In group D, the annualized bleeding rates (ABRs) for those receiving once-weekly emicizumab vs. FVIII prophylaxis were 1.5 events (range = 1.0-2.3) and 4.8 events (range = 3.2-7.1), respectively, “a result that indicated a 68-percent lower rate in favor of emicizumab prophylaxis (RR=0.32; 95% CI 0.20-0.51; p<0.001),” the authors reported.
At enrollment, target joints (major joints in which ≥3 bleeding events occurred over a 24-week period) were reported by 76 of 89 participants (85%) who had been receiving episodic therapy with FVIII and by 26 of 63 participants (41%) who had been receiving prophylactic therapy with FVIII. During emicizumab treatment, these numbers appeared to decrease, with three of 71 participants in groups A and B reporting target joints.

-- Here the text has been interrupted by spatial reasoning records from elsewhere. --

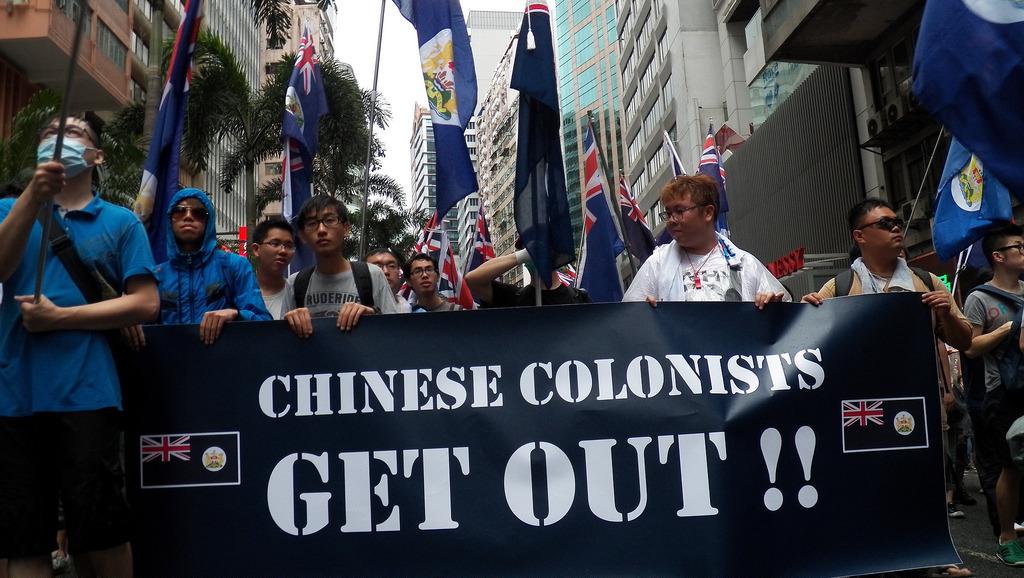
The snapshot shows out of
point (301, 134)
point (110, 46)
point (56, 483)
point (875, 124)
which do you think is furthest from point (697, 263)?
point (110, 46)

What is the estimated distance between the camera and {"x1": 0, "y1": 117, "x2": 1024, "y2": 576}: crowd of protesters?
9.29ft

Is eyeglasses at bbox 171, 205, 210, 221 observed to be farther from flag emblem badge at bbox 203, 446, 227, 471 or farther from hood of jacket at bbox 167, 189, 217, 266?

“Emicizumab had a favorable safety profile with no unexpected safety signals,” the researchers added. Among the 127 participants who received emicizumab, a total of 543 adverse events (AEs) were reported, the most common of which was low-grade injection-site reaction (n=38; 25%). There were no patient deaths during the study, and no thromboembolism, thrombotic microangiopathy, or inhibitor development events occurred.

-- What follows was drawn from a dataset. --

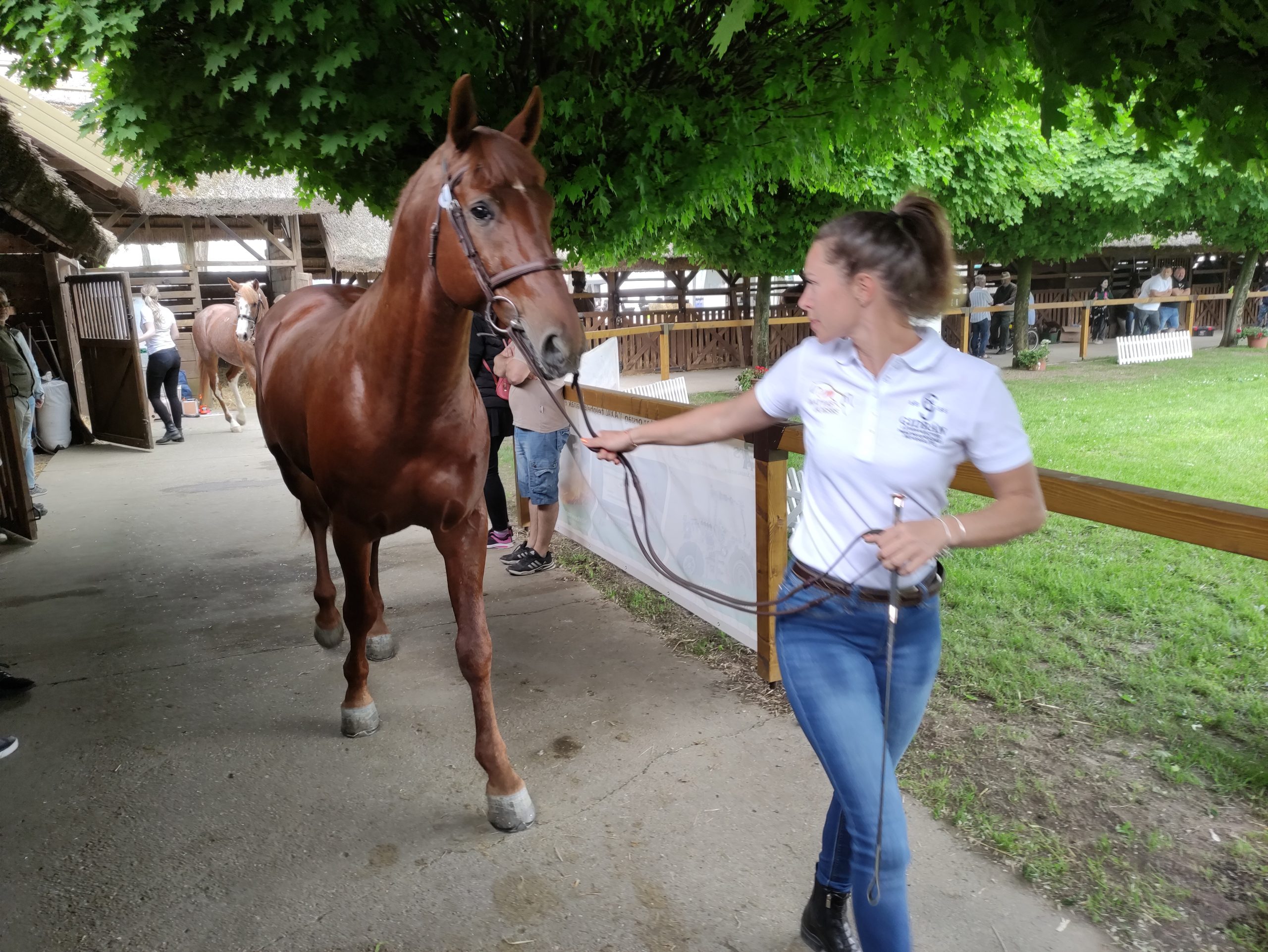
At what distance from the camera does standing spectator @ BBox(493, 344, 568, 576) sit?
5238 mm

There were 14 serious AEs, which included: bleeding events (n=4), infection (n=3), musculoskeletal disorder (n=3), cardiac disorder (n=1), loosening of an orthopedic device (n=1), psychiatric disorder (n=1), and trauma (n=1). However, none of these were considered related to emicizumab treatment.

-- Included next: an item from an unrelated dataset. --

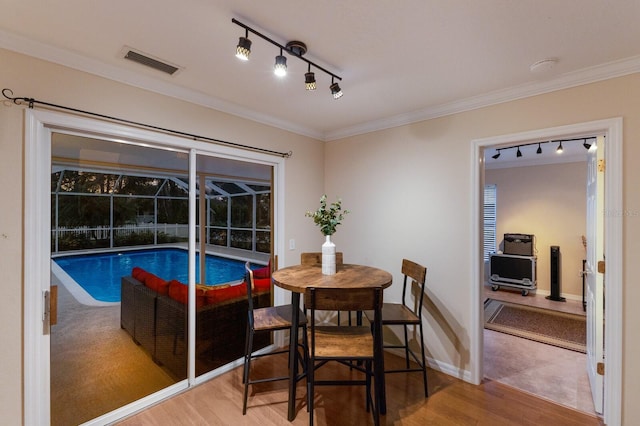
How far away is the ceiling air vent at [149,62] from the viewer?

As a secondary endpoint of the analysis, participants completed the 100-point Haemophilia Quality of Life Questionnaire for Adults (Haem-A-QoL) every 12 weeks to measure how emicizumab prophylaxis affected their quality of life. Compared with patients in group C, those in groups A and B had higher Haem-A-QoL scores (representing greater impairment), although these comparisons were not statistically significant. However, of the 95 eligible participants who completed a treatment preference survey, 89 (94%) preferred emicizumab, the investigators noted.
A limitation of the analysis was the relatively short follow-up period, which precludes the ability to determine the longer-term impact of emicizumab prophylaxis in this patient population. Dr. Mahlangu also noted that data from “real-life experience with emicizumab is important in validating these results.”
The authors report financial relationships with Roche and Chugai Pharmaceutical Co., which supported the study.
Mahlangu J, Oldenburg J, Paz-Priel I, et al. Emicizumab prophylaxis in patients who have hemophilia A without inhibitors. N Engl J Med. 2018;379:811-22.